▸ Fragmento del documento
········

Aunque el Apple Watch y la Xiaomi Mi Band ocupan los primeros puestos de la gama alta y baja de los weareables respectivamente, parece que la presión de Xioami, con sus diferentes marcas y opciones, está copando todo el mercado de lo que está por debajo del dispositivo de Apple, y aunque la compañía tiene sus propios dispositivos Xiaomi, la otra de sus filiales Amazfit, sigue apostando por traer nuevos dispositivo al mercados con los que conquistar al sector Android.

En este sentido, Amazfit ha presentado dos nuevos relojes inteligentes con los que afrontar el nuevo año, de forma que sigan quitando, poco a poco, cuota de mercado dentro de la gama media y baja, a los grandes fabricantes que hacen sus dispositivos compatibles con el ecosistema de Google. Los dos nuevos modelos responden a los nombres de Amazfit T-Rex y Amazfit Bip S. El primero es una versión nueva, que pone foco en la resistencia y las posibilidades fitness, y el segundo la evolución de unos de los éxitos de la compañía, el Bip.

Este último, uno de los más vendidos del mercado, se renueva incorporando el Huami-PAI, un indicador de actividad personal que permite conocer de un vistazo, en función de nuestros parámetros físicos, nuestra condición física general y la salud del corazón, aunque lógicamente no se trata de un dispositivo médico y todo ello hay que tomarlo con pinzas.

········

▸ Preguntas de estudio
a – Reescribe en forma de lista el párrafo del fragmento que comienza con «En este sentido, Amazfit ha presentado». Conserva sus datos principales.
b – Según el fragmento, ¿qué es el Huami-PAI?
El material no guarda relación con el fragmento.

▸ Datos proporcionados

········

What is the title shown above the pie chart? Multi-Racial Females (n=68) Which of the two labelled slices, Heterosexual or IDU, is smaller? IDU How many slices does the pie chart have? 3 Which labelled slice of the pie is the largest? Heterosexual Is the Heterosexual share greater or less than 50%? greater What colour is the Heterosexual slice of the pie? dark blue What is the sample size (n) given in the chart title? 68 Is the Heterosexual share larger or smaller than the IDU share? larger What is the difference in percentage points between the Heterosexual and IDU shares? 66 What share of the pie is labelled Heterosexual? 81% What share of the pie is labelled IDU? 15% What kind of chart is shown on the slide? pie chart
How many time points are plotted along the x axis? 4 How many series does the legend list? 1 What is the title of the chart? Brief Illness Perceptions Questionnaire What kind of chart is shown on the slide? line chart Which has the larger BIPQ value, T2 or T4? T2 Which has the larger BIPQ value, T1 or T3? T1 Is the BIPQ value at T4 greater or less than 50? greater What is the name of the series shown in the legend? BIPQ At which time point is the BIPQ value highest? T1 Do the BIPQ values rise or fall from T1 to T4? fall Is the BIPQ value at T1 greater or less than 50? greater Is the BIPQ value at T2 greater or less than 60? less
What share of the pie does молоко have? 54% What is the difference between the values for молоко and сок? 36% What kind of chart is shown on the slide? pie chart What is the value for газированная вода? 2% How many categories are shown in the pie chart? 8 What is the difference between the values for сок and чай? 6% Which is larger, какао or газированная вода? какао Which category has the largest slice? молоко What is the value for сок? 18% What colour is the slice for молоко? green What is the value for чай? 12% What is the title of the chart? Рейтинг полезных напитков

········

▸ Respuestas esperadas
a –
- Amazfit ha presentado dos nuevos relojes inteligentes para afrontar el nuevo año.
- Con ellos busca seguir quitando cuota de mercado en la gama media y baja a los grandes fabricantes que hacen sus dispositivos compatibles con el ecosistema de Google.
- Los modelos se llaman Amazfit T-Rex y Amazfit Bip S.
- El T-Rex es una versión nueva centrada en la resistencia y en las posibilidades fitness.
- El Bip S es la evolución del Bip, uno de los éxitos de la compañía.

b – Es un indicador de actividad personal que permite conocer de un vistazo, en función de los parámetros físicos, la condición física general y la salud del corazón.